2. Avverso l’indicata sentenza ha proposto ricorso per cassazione l’imputato a mezzo del suo difensore per chiederne l’annullamento per i seguenti motivi:
a) inosservanza ed erronea applicazione della legge e mancanza di motivazione; il Tribunale non ha rilevato che l’ordinanza sindacale era stata notificata in data 20/4/2010 ad E.B. senza che l’atto fosse stato consegnato al ricorrente, il quale ne aveva ignorato il contenuto in modo incolpevole.

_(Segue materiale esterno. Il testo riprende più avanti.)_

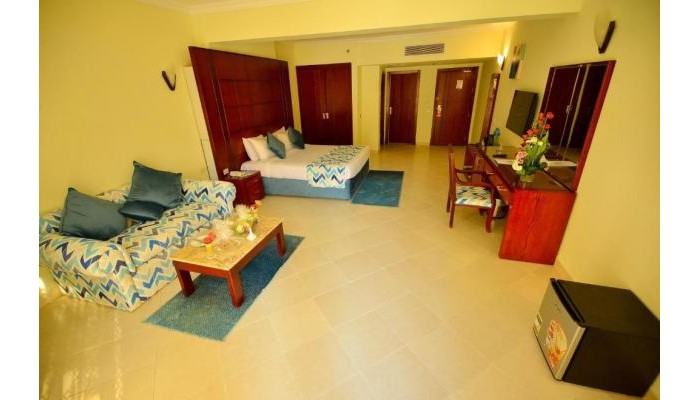 Sea Beach Aqua Park Resort poza 8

b) erronea applicazione della legge in riferimento al disposto dell’art. 1135 cod. civ., a norma del quale spetta all’amministratore attivarsi per la conservazione delle parti comuni dell’edificio condominiale e di ordinare lavori di manutenzione ordinaria e straordinaria che siano urgenti. Pertanto, destinatario dell’obbligo inadempiuto in via primaria era l’amministratore e solo in via residuale i singoli condòmini.
CONSIDERATO IN DIRITTO
L’impugnazione è inammissibile in quanto basata su motivi manifestamente infondati.
1.Va premesso che non è in contestazione da parte del ricorrente la circostanza dell’effettiva inottemperanza all’ordinanza con la quale gli era stato ingiunto di provvedere all’eliminazione del pericolo di crollo di calcinacci dalle facciate dell’edificio di cui era comproprietario, ma soltanto la possibilità di ricostruire la sua responsabilità.
1.1. Osserva questa Corte che la tesi difensiva in primo luogo si basa su circostanza che non è mai stata dedotta nel giudizio di primo grado e che implica verifiche di tipo fattuale, precluse a questa Corte, che è giudice non del fatto ma della sentenza, la quale, peraltro, ha dato atto che il A.G., come gli altri condòmini diversi da tale G., aveva ricevuto notificazione dell’ordinanza sindacale rimasta inadempiuta.
2. Quanto alla questione in punto di diritto circa l’individuazione del destinatario dell’ordine impartito per ragioni di sicurezza pubblica, la tesi difensiva non ha alcun pregio, dal momento che l’amministratore non è proprietario né di parti esclusive e nemmeno di quelle comuni dell’edificio condominiale, ma svolge funzioni di gestione delle stesse, anche a fini conservativi, nell’interesse della collettività condominiale; non è però legittimato, né attivamente, né passivamente in riferimento ad azioni giuridiche che investano la titolarità della proprietà dei beni inclusi nel fabbricato e non risulta nemmeno individuato come destinatario nel provvedimento contingibile ed urgente non eseguito. Pertanto, egli avrebbe potuto dare esecuzione ad eventuali deliberazioni assunte dall’assemblea, qualora le stesse fossero state adottate ed i condòmini avessero fornito i mezzi finanziari necessari, ma certamente non è individuabile quale soggetto obbligato in proprio ad ottemperare all’ordine della pubblica amministrazione, tanto più che i singoli partecipanti al condominio avevano ricevuto personale notificazione dell’ordine stesso.
Alla dichiarazione di inammissibilità del ricorso consegue di diritto la condanna del ricorrente al pagamento delle spese processuali e, in mancanza di elementi atti ad escludere la colpa nella proposizione di siffatta impugnazione (Corte Cost. sent. n. 186 del 2000), al versamento a favore della Cassa delle ammende di sanzione pecuniaria, che pare congruo determinare in euro duemila ai sensi dell’art. 616 cod. proc. pen..
P.Q.M.
Dichiara inammissibile il ricorso e condanna il ricorrente al pagamento delle spese processuali ed al versamento di 2.000 euro alla Cassa delle ammende.